What you will do — Please copy every record below exactly and leave out the pictures.

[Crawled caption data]
------------------------------------------------
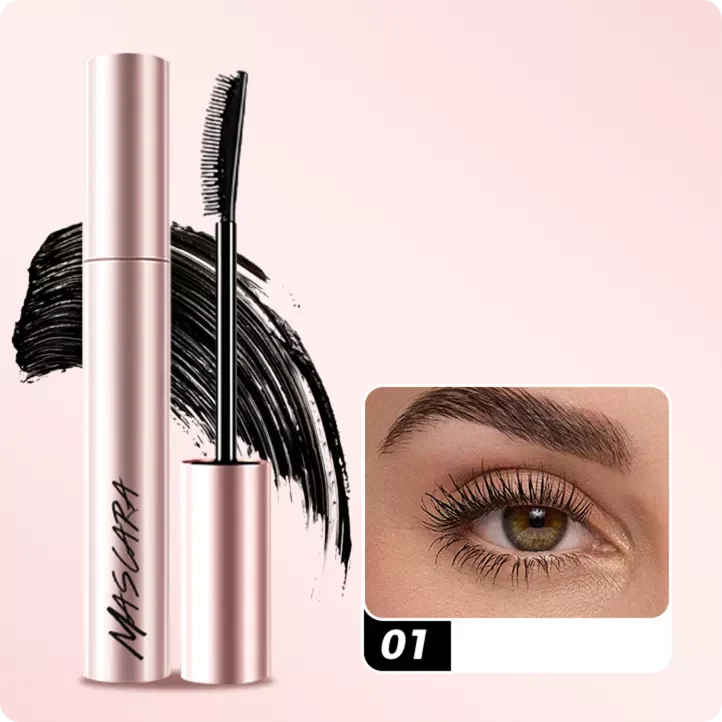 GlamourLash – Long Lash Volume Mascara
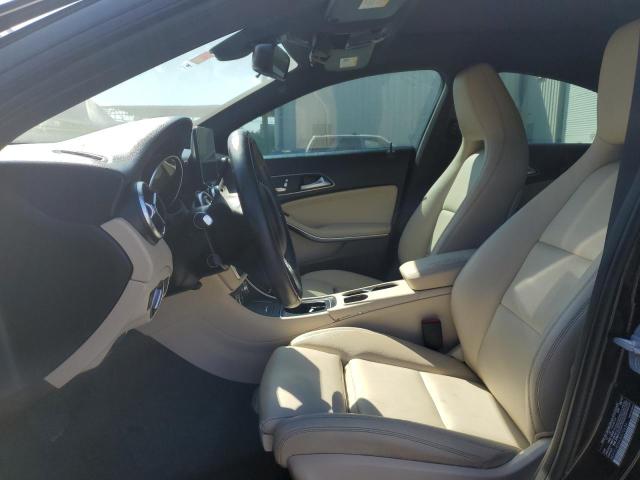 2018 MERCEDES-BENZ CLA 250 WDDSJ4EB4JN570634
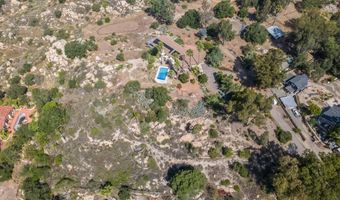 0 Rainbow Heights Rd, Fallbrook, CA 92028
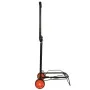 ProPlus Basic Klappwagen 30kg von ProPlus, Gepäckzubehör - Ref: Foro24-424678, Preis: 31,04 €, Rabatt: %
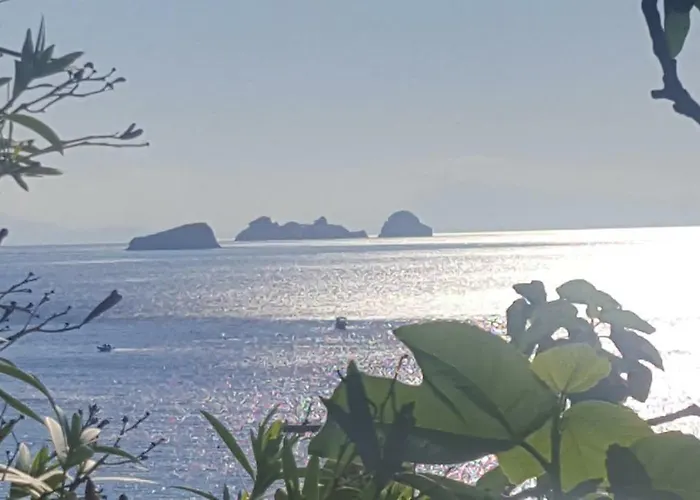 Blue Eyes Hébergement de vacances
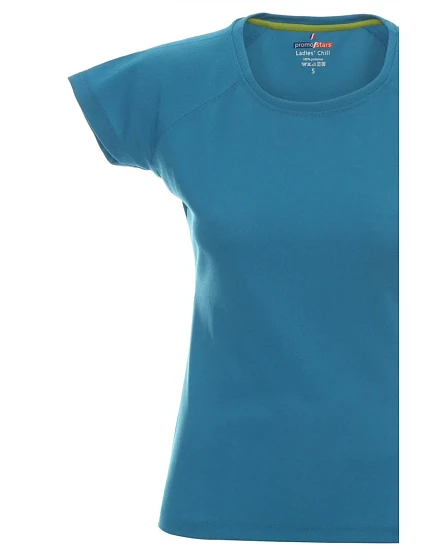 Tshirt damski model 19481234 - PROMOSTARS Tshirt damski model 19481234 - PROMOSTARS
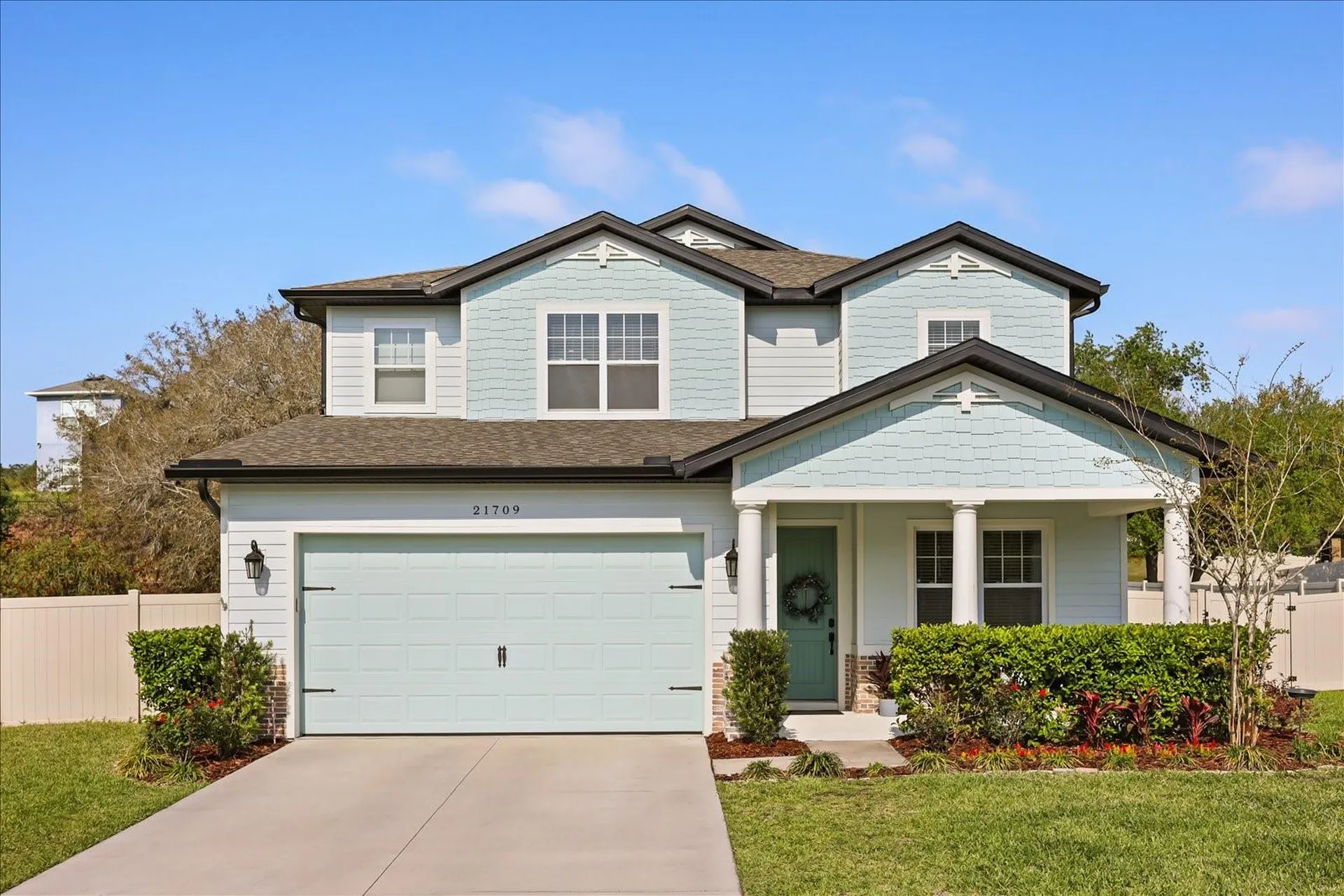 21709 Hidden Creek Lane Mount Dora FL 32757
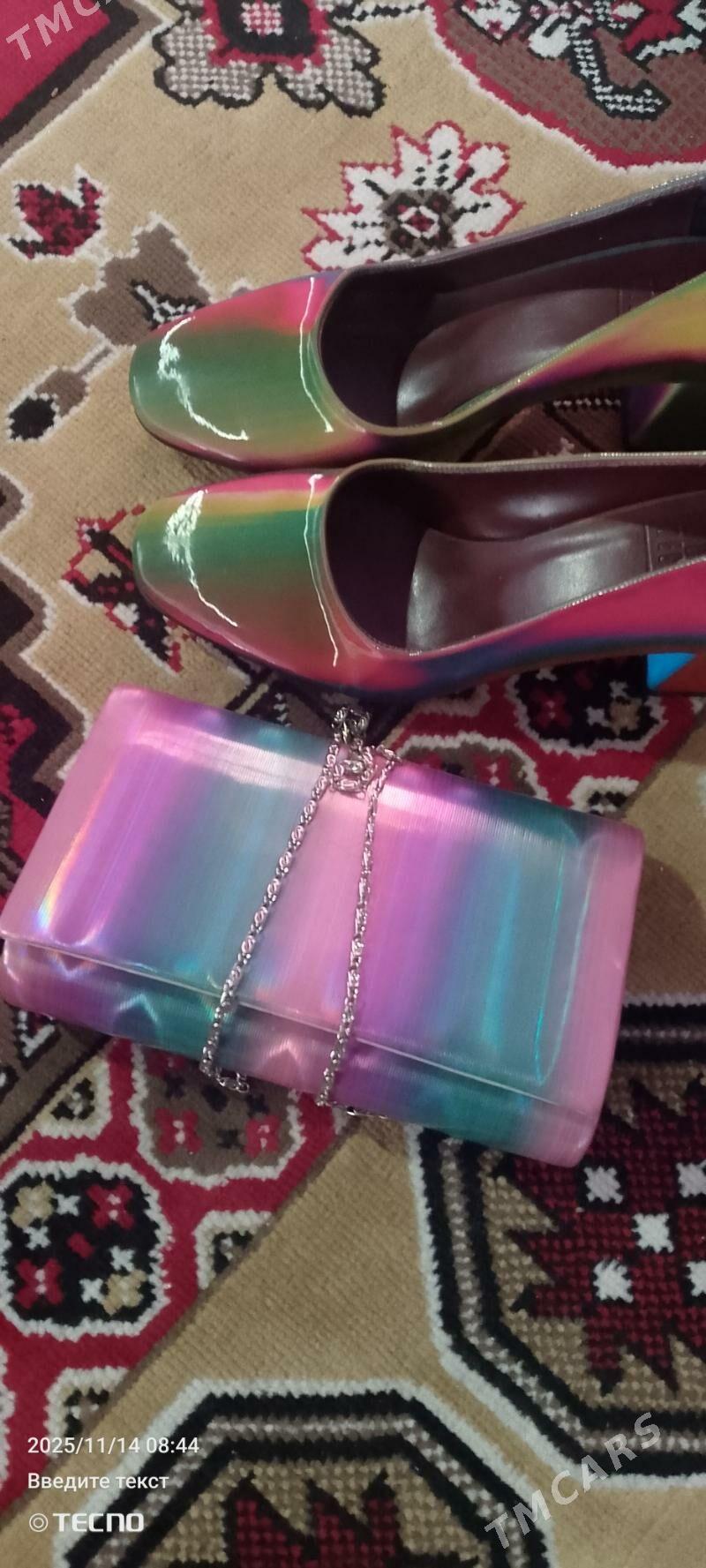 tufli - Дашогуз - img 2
------------------------------------------------
Written reply —
 GlamourLash – Long Lash Volume Mascara
 2018 MERCEDES-BENZ CLA 250 WDDSJ4EB4JN570634
 0 Rainbow Heights Rd, Fallbrook, CA 92028
 ProPlus Basic Klappwagen 30kg von ProPlus, Gepäckzubehör - Ref: Foro24-424678, Preis: 31,04 €, Rabatt: %
 Blue Eyes Hébergement de vacances
 Tshirt damski model 19481234 - PROMOSTARS Tshirt damski model 19481234 - PROMOSTARS
 21709 Hidden Creek Lane Mount Dora FL 32757
 tufli - Дашогуз - img 2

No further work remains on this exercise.